G-III Apparel Group Swings into Wider Q1 Loss

In What's New, Industry News by Accessories Staff

Spring 2012 at Calvin Klein

New York—G-III Apparel Group reported today that it swung into a wider first quarter loss as its product costs and expenses rose.

For the quarter ended April 30, the maker of merchandise under licenses from Calvin Klein, Tommy Hilfiger, Vince Camuto, Nine West and others posted a net loss of $847,000, or 4 cents a share, compared with a loss of $520,000, or 3 cents a share, a year ago. Net sales rose 16.5% to $229.45 million.

The earnings results were in line with analysts’ average estimate for a loss of 4 cents a share, but G-III beat their estimate for $213.39 million.

Offsetting the company’s sales gains, however, were a 17% increase in its cost to make its products while selling and general expenses rose 15%. Interest expenses also rose.

To Layer on Additional Brands

“Our first quarter results met our expectations,” said Morris Goldfarb, chairman/ceo. “We anticipate improved profitability for the full year as we expect input costs will moderate compared to prior year levels. Early booking trends for fall are good and give us confidence in our outlook for the full year.”

Goldfarb reiterated that G-III’s sales would be helped by expansion within brands and into new categories, including handbags.

“We are building significant businesses in a number of important categories,” he said.
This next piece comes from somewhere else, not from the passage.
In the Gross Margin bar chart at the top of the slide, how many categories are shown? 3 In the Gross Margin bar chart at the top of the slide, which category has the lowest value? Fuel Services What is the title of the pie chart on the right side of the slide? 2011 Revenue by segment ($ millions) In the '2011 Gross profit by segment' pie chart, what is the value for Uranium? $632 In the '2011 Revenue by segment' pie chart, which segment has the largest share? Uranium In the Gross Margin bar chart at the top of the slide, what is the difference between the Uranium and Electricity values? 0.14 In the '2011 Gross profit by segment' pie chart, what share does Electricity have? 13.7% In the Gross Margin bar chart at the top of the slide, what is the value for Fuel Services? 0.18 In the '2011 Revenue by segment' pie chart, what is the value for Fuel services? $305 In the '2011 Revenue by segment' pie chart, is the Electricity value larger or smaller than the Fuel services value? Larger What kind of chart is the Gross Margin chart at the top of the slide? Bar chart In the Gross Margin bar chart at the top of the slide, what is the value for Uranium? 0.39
We are creating several platforms that are expected to show operating margin improvements as we increase in sales volume. In addition, we plan to layer on additional brands to these platforms.”

Looking ahead, G-III forecast second quarter sales would be about $250 million with earnings between 4 to 8 cents a share. Analysts’ consensus expects earnings of 8 cents a share on sales of $249.58 million.

G-III Apparel reiterated its full fiscal year forecast for net sales of about $1.35 billion and net income in the range of $2.62 and $2.72 a share. Analysts expect the company to earn $2.70 a share on sales of $1.33 billion.